Wednesday, December 03, 2014

Chicago's Second Sun: Twelve Ways of Looking at a Ferris Wheel


click images for larger view
The Ferris Wheel at Navy Pier hasn't been around all that long - less than a quarter century, and at 150 feet tall, it's a shrimp compared to George Washington Gale Ferris's 264-foot-high original at Chicago's 1893 World's Columbian Exposition.  It pales next to Las Vegas's High Roller Ferris Wheel, at 550 feet high now the world's tallest.
 Yet it's perfect fusion of minimalist Chicago-style engineering, of geometry, light and form . . .
. . . makes it one the city's most distinctive landmarks, a visual marker visible from the beaches to the north . . .
 . . .  and the windows of all the towers with a view of the pier . . .
By night, it's Chicago second sun.  By day, it's a giant, kinetic wireframe for a star that switches off each break of dawn, a flattened disk with a coin-like edge.
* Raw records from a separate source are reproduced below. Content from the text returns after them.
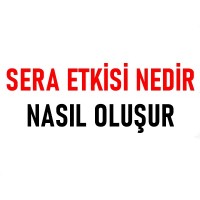 Sera Etkisi Nedir Nasıl Oluşur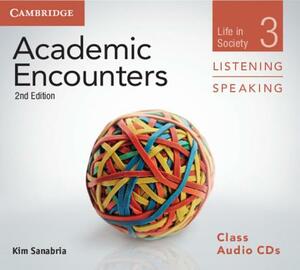 Academic Encounters Level 3 Class Audio CDs (3) Listening and Speaking: Life in Society by Kim Sanabria
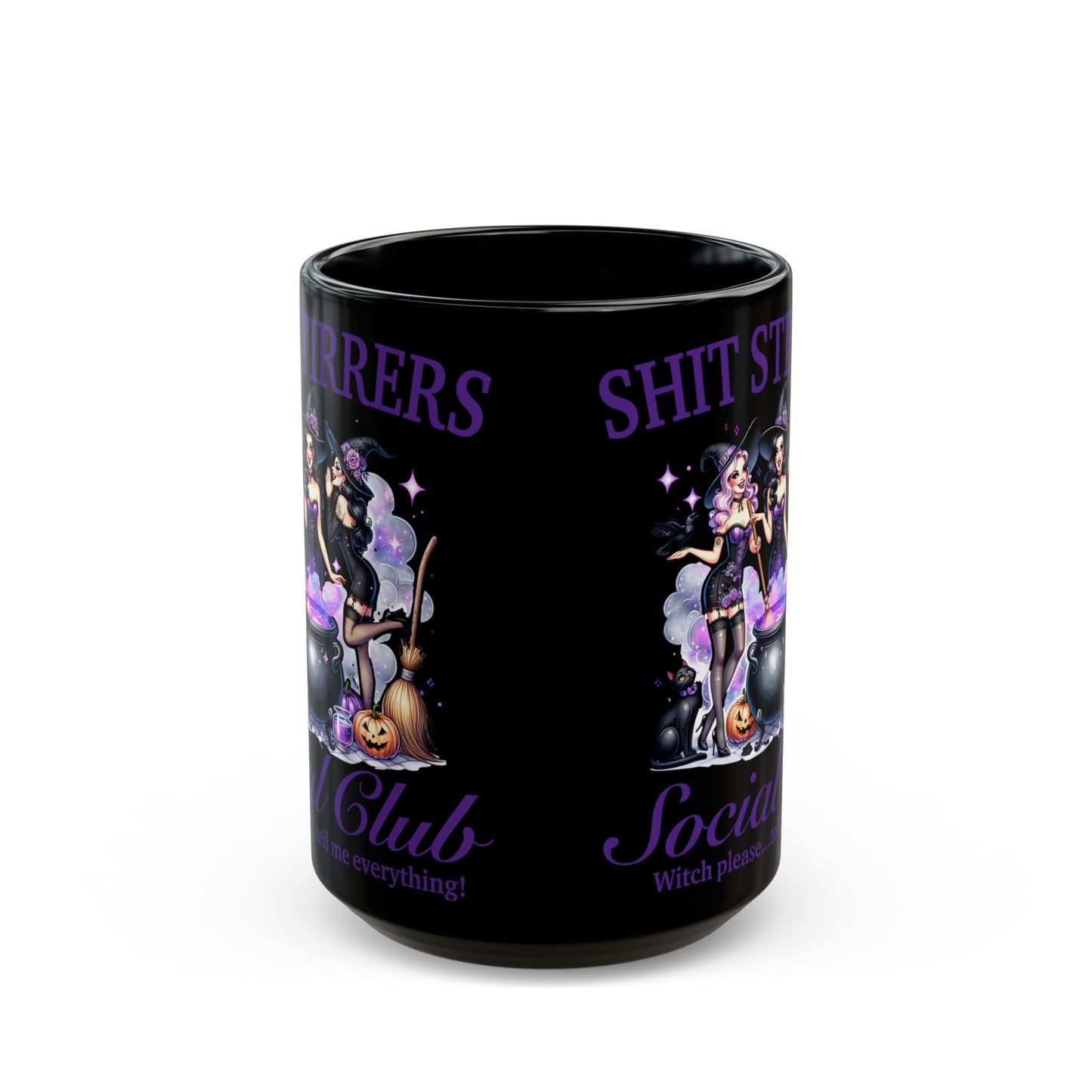 Shit Stirrers Black Mug (15oz)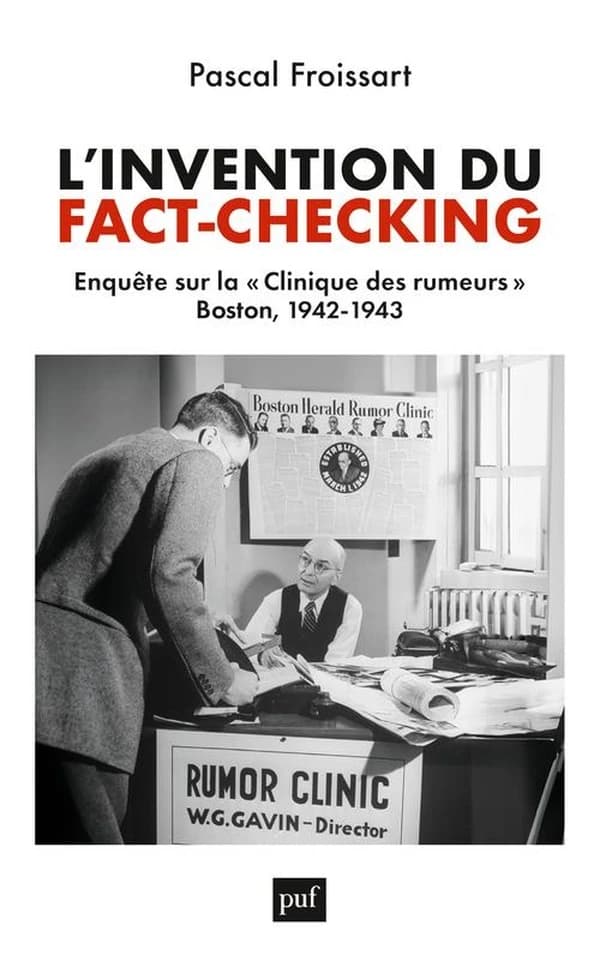 L'invention du fact-checking : enquête sur la "Clinique des rumeurs" : Boston, 1942-1943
It's an architecture of pure desire, with no other function than to thrill, entrance and awe.  It's the thing that flares out the emotion, entombed but latent, in all the more sensible constructions of the utilitarian city.

Just as there many ways to view the city below while ascending in one of the wheel's open passenger cars, there are many ways to see the Ferris Wheel, from far and near, through the tropical forest of the Pier's Winter garden . . .
Reflected like a sunburst in the shiny new elevator structure . . .
In slow reveal from below . . . 
 . . .  and in Full-up eye-poke mode. . .
The Navy Pier Ferris Wheel was part of a 1990's $200 million rehab that transformed the 3,300 foot-long, 1914 Charles Sumner Frost's designed Municipal Pier #2 . . .
Image courtesy the Chuckman Collection
  . . . into what is now Chicago's most popular tourist attraction.  Now owner McPier is in the midst of a new $155 million renovation, designed by James Corner Field Operations.  How well it will turn out is still to be seen, but the Ferris Wheel's new setting atop a grand Spanish-steps-style staircase is one of those rare, happy cases where the promise of the rendering . . .
. . .  may have even have been bettered in the constructed reality. . .

1 comment:

Unknown said...

Thx for the posting on the Ferris Wheel.
Readers wanting more info on the life of George Washington Gale Ferris (born in Galesburg, IL) might want to look for the biography "Circles in the Sky" by Richard Weingardt
and I'm hoping that one day the book "Devil in the White City" might be made into a feature motion picture' Maybe the producers-director could give use a ride (via special effects) in the original Ferris Wheel at the 1893 World's Fair?